- Objective 1: List the distinct usernames of everyone who posts in the plumbing forum thread below.

═══ Source text ═══

I'll probably go with sweat fittings - they are currently just capped.

Bob's HandyGuy
07-05-2005, 02:51 PM
The pro's on this site seem to prefer compression connections at the shut-off valve. Sweating a connection here can a) burn the wall b) melt the valve works c) cause the eschutcheon to turn blue. (Not being a pro, I've done all of these things.)

Terry
07-05-2005, 02:54 PM
Compression is the way to go if you are installing shutoffs for the lav faucet.

hj
07-05-2005, 07:09 PM
I would never put a compression fitting in an enclosed space, nor use the epoxy material to join the copper.

dx
07-14-2005, 09:58 AM
As a builder, I prohibit my plumbers from using compression fittings. In my own previous house, I had a compression fitting at the kitchen sink that was leak-free for 5 years. Then it let go while I was out of town. I came home to a flooded house. I also agree with the postings recommending against sweat or epoxy.
What I do like is sweat-on threaded nipples. I put the escutcheons on, then sweat the nipple on using a flame blanket against the wall. Then cap it with a regular threaded cap. After paint, flooring, fixtures, etc. are in, simply srew in the shut-off valves. This method is simple, the valves can be easily serviced and there is no possibility of catastrophic failure.
I use the same procedure with pvc/cpvc supply lines. I actually prefer plastic to copper, but that is a whole different debate.

Terry
07-14-2005, 10:19 AM
I've been a plumber for over thirty years.

You may have had one bad experience with an angle stop shutoff, but that's all it is.

I haven't seen problems with compression stops under a sink.
What can be bad, is the one-piece angle stop with the corrugated copper supply attached to the stop. The tubing can crack.
The part that can leak, is not the compression part, it's the tubing.
Even the threaded stops are going to use a compression fitting to supply the lav or kitchen faucet.

I do service work all the time, I wouldn't recommend anyone soldering near a wall like you suggest. You may wind up burning down your house.

dx
07-14-2005, 10:53 AM
I beg to differ, with all due respect for your long experience. A compression connection can fail catastrophically if installed improperly. If overtightened, the pipe can be crimped beyond use and will need to be cut short. At the wall, you cannot shorten it without tearing up the wall. It is also non-replaceable for the same reason. A threaded connection is also easier for a DIY (i.e. no experience): use tape, tighten it by hand as hard as you can, pressurize, then tighten with wrench if necessary until it stops leaking.
Around here, in most municipalities, compression will not pass inspection in new construction or remodeling. It is only allowed for repairs in inaccessible spaces, etc.
To properly sweat at the wall, use a piece of galvanized sheet against the wall, with a hole in it just big enough for the nipple. Then put a fire blanket on top of the galvanized sheet (also with a hole in it). Then careful with the torch.

═══

- Objective 2: Return all of the rows below, line for line and unchanged, but leave out the pictures.

═══ Source records ═══

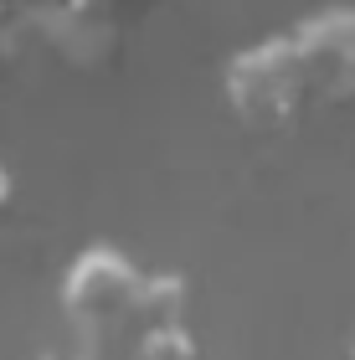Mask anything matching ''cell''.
<instances>
[{
  "label": "cell",
  "mask_w": 355,
  "mask_h": 360,
  "mask_svg": "<svg viewBox=\"0 0 355 360\" xmlns=\"http://www.w3.org/2000/svg\"><path fill=\"white\" fill-rule=\"evenodd\" d=\"M309 93L325 103H355V11H325L294 31Z\"/></svg>",
  "instance_id": "2"
},
{
  "label": "cell",
  "mask_w": 355,
  "mask_h": 360,
  "mask_svg": "<svg viewBox=\"0 0 355 360\" xmlns=\"http://www.w3.org/2000/svg\"><path fill=\"white\" fill-rule=\"evenodd\" d=\"M227 93H232V108L257 129H283L314 103L294 37H278V41L242 52L227 72Z\"/></svg>",
  "instance_id": "1"
}]
</instances>
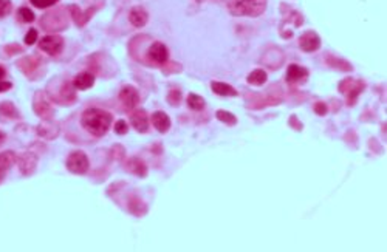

═══

- Final answer 1: Bob's HandyGuy, Terry, hj, dx

- Final answer 2:
Mask anything matching ''cell''.
<instances>
[{
  "label": "cell",
  "mask_w": 355,
  "mask_h": 360,
  "mask_svg": "<svg viewBox=\"0 0 355 360\" xmlns=\"http://www.w3.org/2000/svg\"><path fill=\"white\" fill-rule=\"evenodd\" d=\"M309 93L325 103H355V11H325L294 31Z\"/></svg>",
  "instance_id": "2"
},
{
  "label": "cell",
  "mask_w": 355,
  "mask_h": 360,
  "mask_svg": "<svg viewBox=\"0 0 355 360\" xmlns=\"http://www.w3.org/2000/svg\"><path fill=\"white\" fill-rule=\"evenodd\" d=\"M227 93H232V108L257 129H283L314 103L294 37H278V41L242 52L227 72Z\"/></svg>",
  "instance_id": "1"
}]
</instances>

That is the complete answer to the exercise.